Taiwan lawmakers tackle each other and exchange blows in bitter dispute over parliament reforms (VIDEO)


Saturday, May 17, 2024
 - Taiwanese lawmakers shoved, tackled and hit each other in parliament on Friday, May 17, in a bitter dispute about reforms to the chamber, just days before President-elect Lai Ching-te takes office without a legislative majority.

According to reports, even before votes started to be cast, some lawmakers screamed at and shoved each other outside the legislative chamber, before the action moved onto the floor of parliament itself.

Lawmakers surged around the speaker's seat, some leaping over tables and pulling colleagues to the floor.

The fight was stopped but later continued in the afternoon.

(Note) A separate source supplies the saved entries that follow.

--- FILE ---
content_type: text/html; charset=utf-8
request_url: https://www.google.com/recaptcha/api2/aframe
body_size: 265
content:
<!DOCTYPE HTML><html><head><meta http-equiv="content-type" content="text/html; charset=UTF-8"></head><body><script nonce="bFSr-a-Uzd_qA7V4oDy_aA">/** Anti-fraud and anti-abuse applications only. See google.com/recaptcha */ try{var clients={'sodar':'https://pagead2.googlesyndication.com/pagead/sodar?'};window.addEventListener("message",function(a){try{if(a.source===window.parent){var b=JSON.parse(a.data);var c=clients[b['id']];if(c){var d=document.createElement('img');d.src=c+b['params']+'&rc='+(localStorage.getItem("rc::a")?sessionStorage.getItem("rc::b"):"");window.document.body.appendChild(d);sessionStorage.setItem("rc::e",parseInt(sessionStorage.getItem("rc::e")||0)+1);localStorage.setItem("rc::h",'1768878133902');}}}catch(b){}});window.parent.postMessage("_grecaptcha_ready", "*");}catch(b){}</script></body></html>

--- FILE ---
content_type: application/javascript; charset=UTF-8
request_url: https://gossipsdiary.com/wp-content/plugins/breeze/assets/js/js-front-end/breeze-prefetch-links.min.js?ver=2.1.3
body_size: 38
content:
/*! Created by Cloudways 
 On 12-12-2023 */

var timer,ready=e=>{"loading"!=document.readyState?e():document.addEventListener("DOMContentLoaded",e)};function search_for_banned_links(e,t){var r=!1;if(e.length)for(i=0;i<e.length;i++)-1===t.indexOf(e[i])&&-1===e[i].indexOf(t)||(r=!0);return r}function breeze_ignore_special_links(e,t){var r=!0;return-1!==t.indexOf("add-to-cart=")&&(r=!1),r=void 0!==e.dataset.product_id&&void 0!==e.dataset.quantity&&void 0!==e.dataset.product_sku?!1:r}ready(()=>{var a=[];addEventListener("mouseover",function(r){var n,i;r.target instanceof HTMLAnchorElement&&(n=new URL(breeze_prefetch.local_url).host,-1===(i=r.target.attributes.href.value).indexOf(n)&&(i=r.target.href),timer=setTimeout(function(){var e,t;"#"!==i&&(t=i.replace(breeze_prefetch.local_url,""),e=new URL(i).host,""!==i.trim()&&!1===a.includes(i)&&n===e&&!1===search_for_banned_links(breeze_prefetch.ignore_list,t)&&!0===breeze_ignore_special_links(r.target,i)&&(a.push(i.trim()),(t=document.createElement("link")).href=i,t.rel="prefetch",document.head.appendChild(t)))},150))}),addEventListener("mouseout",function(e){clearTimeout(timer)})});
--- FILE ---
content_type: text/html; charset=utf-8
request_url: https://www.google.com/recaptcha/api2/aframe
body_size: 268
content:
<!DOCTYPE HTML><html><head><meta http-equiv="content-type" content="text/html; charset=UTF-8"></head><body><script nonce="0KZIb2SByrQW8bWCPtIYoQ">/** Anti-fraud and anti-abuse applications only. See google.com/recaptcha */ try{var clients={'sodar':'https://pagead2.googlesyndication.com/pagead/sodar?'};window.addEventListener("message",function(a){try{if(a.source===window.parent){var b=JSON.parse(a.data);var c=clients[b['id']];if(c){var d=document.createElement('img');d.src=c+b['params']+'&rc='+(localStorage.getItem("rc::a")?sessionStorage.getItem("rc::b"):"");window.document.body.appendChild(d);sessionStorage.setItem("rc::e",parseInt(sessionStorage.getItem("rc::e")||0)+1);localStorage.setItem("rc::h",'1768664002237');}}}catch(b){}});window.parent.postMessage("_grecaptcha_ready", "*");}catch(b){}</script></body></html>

Lai, who is to be inaugurated on Monday, won January's election, but his Democratic Progressive Party (DPP) lost its majority in parliament.


The main opposition party, the Kuomintang (KMT), has more seats than the DPP but not enough to form a majority on its own, so it has been working with small Taiwan People's Party (TPP)

The opposition wants to give parliament greater scrutiny powers over the government, including a controversial proposal to criminalise officials who are deemed to make lie in parliament.

The DPP says the KMT and TPP are improperly trying to force through the proposals without the customary consultation process in what the DPP calls "an unconstitutional abuse of power".

Lawmakers from all three parties were involved in the fight according to reports, and traded accusations about who was to blame.


It's not the first time the lawmakers in Taiwan have fought. In 2020, KMT lawmakers threw pig guts onto the chamber's floor in a dispute over easing U.S. pork imports.